Zorian se lança dans la tâche colossale du déballage, carton après carton. Kirithishli lui avait fourni un énorme lexique contenant les titres de la plupart des livres les plus communs qu’ils recevaient de la sorte et lui intima de séparer les doublons évidents. Utiliser le livre manuellement pour trouver les références serait un cauchemar sans nom, bien entendu, spécialement avec ces toutes petites lettres entassées les unes sur les autres afin d’en caser le plus possible par page. Mais Zorian savait qu’il était fait pour tout autre chose : un des sorts qu’il avait appris d’Ibery dans une boucle passée impliquait la création d’une liste de terme que l’on souhaitait retrouver et connecter la liste par divination à un livre cible dans lequel on désirait chercher. Ça lui avait semblé un peu inutile à ce moment mais il réalisait maintenant qu’il était fait spécifiquement pour ce genre de cas. Et le livre de référence, énorme et dense avait probablement été écrit pour ce sort, lui aussi.
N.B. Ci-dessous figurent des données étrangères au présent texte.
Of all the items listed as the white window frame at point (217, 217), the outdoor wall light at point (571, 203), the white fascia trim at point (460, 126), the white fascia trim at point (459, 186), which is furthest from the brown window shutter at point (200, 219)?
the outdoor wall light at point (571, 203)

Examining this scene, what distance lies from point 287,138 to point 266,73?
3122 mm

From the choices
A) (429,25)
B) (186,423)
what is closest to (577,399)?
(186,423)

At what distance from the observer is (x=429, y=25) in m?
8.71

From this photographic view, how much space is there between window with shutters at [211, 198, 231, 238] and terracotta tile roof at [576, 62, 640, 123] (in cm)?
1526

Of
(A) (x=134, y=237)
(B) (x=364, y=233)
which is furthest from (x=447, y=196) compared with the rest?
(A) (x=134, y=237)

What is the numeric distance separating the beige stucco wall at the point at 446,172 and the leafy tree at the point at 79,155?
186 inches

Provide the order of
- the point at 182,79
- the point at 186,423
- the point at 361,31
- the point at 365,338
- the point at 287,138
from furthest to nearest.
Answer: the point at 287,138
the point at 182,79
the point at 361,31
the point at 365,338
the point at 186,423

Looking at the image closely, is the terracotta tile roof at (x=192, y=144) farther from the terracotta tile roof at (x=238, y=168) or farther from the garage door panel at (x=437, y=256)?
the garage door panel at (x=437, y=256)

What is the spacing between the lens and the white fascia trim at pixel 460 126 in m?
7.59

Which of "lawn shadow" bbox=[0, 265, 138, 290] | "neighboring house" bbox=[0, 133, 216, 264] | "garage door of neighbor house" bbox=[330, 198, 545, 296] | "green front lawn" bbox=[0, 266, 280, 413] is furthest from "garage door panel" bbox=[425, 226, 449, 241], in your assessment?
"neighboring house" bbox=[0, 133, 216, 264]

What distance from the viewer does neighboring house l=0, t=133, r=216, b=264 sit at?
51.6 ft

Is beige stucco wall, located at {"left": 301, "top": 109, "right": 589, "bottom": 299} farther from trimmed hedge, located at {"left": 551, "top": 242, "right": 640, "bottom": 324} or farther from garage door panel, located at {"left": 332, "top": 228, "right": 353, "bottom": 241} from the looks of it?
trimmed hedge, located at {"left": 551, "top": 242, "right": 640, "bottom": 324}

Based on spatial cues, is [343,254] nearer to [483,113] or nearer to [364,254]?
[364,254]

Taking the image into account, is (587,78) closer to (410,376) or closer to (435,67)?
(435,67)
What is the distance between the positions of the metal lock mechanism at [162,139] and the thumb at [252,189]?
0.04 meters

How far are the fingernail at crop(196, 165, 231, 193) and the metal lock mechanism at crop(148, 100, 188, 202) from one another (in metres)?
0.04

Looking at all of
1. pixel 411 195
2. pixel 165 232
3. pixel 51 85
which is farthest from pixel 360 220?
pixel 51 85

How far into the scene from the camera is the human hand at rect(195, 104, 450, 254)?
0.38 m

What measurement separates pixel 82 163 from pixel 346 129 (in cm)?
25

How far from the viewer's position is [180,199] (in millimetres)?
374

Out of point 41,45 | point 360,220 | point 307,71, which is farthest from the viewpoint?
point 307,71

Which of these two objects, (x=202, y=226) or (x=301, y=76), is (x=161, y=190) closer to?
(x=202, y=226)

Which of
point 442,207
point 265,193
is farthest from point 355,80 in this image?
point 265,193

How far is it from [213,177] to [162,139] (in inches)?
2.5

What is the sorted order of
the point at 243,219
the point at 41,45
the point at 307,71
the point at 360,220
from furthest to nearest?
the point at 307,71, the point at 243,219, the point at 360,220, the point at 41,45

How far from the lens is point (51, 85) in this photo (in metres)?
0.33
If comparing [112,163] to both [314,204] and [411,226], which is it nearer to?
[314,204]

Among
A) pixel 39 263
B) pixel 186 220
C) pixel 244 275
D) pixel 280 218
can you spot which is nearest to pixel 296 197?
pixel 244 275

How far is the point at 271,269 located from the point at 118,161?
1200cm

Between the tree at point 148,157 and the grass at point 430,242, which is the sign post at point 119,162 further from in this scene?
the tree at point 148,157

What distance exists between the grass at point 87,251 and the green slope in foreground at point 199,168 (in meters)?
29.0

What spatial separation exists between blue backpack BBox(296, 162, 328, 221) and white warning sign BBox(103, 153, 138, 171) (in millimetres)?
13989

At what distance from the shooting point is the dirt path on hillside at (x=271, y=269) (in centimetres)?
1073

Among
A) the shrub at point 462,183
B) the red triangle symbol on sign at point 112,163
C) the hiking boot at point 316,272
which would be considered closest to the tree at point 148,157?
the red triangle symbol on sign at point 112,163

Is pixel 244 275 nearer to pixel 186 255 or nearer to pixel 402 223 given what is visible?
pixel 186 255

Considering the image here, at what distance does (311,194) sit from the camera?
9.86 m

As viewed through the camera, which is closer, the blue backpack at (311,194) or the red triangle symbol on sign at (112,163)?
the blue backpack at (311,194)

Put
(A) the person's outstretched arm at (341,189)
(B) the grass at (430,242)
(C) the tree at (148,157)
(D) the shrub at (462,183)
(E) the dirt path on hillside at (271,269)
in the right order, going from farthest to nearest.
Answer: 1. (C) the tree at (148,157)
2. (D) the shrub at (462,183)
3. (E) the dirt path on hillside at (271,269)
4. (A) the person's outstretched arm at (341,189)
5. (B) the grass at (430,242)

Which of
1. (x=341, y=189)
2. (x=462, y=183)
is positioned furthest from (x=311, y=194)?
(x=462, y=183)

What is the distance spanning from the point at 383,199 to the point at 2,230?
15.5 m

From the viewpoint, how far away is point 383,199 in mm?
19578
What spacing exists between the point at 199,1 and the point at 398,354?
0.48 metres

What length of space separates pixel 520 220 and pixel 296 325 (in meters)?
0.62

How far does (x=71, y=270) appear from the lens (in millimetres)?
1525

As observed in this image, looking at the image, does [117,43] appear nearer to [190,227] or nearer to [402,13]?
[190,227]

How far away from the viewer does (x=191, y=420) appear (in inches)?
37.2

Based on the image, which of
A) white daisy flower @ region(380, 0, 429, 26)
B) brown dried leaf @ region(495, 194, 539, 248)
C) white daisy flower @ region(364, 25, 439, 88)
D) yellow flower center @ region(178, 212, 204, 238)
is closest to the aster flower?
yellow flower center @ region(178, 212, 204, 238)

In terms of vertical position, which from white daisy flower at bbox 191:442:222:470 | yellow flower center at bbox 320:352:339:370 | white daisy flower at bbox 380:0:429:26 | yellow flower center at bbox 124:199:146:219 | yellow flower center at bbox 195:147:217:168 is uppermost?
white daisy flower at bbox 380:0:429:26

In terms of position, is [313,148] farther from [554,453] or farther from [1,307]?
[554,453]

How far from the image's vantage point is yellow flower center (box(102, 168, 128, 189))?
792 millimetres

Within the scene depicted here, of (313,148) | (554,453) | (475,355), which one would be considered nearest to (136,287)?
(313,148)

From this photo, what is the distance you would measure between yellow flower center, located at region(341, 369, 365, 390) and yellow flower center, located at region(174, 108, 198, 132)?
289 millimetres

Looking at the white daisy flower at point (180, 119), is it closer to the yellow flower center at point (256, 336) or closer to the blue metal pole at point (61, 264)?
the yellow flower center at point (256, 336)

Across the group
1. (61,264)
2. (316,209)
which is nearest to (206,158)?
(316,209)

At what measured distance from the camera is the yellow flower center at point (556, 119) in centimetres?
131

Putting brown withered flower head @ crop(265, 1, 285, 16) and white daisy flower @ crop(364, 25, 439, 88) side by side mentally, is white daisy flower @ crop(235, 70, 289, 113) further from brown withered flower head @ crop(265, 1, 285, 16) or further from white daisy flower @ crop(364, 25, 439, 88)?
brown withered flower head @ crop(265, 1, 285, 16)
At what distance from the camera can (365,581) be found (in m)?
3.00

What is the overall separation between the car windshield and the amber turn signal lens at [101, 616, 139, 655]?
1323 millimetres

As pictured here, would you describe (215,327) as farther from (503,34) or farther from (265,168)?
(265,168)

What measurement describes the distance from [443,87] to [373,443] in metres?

Au bout de 2 heures et 20 minutes, il avait séparé les doublons du reste des livres et feuilletait actuellement un des livres de sorts qu’il avait trouvés dans les cartons quand Kirithishli refit son apparition de dieu savait où elle était allée après lui avoir confié cette mission. Son progrès rapide la prit un peu au dépourvu ; il vit clairement qu’elle ignorait comment il pouvait avoir tant de connaissances dans la magie de bibliothèque et qu’elle était quelque peu déçue.

— T’es pas drôle, soupira-t-elle d’un air dramatique. Je voulais te montrer cette astuce en revenant, après t’avoir laissé passer deux heures à fouiller frénétiquement ce monstre de livre. Ton expression aurait été impayable.

Zorian leva simplement un sourcil et resta silencieux. Elle lui montra sa maturité en lui tirant la langue comme une gamine de 6 ans avant de jeter un œil au livre qu’il feuilletait.

— Tu as trouvé quelque chose d’intéressant ? demanda-t-elle.

— Pas vraiment, dit Zorian en fermant le livre. Rien de particulièrement intéressant là-dedans. J’espérais trouver un livre contenant des magies puissantes et super anciennes, mais pas de bol.

— Contrairement à ce que tu imagines, renifla-t-elle, même si tu avais trouvé quelque chose, ça ne t’aurait rien apporté de bon. Les romans d’aventures ont tout faux, la magie ancienne est presque toujours inférieure à ce que nous possédons de nos jours. Ces sorts sont oubliés, c’est une magie perdue, et elle l’est pour une bonne raison. Généralement parce qu’elle est impraticable et demande des ingrédients et des conditions qui n’existent plus ou parce qu’elles seraient considérées comme loin d’être éthiques dans le monde moderne. Par exemple, tu aurais du mal à trouver des participants pour un rituel impliquant une orgie et les sorts volcaniques d’Heruan se basent sur la condition particulière d’un volcan qui est endormi depuis 200 ans.

— Oh, cilla Zorian. C’est décevant.

— Plutôt, confirma Kirithishli. Et même quand ces sorts peuvent être lancés sans souci, ils ont tendance à être furieusement inflexibles et longs à former. Les anciens mages ne possédaient pas les talents de mise en forme que nous avons aujourd’hui alors ils compensaient par la complexité et la longueur de sorts hyperspécialisés. Il existait des centaines de sorts de changement de couleur et tous ne différaient que par la couleur de l’objet affecté. Les temps modernes ont généralisé les sorts de façon systématique : les méthodes d’entraînement améliorées permettent aux mages modernes de compenser le manque de précision d’un sort par un contrôle évident sur leur magie.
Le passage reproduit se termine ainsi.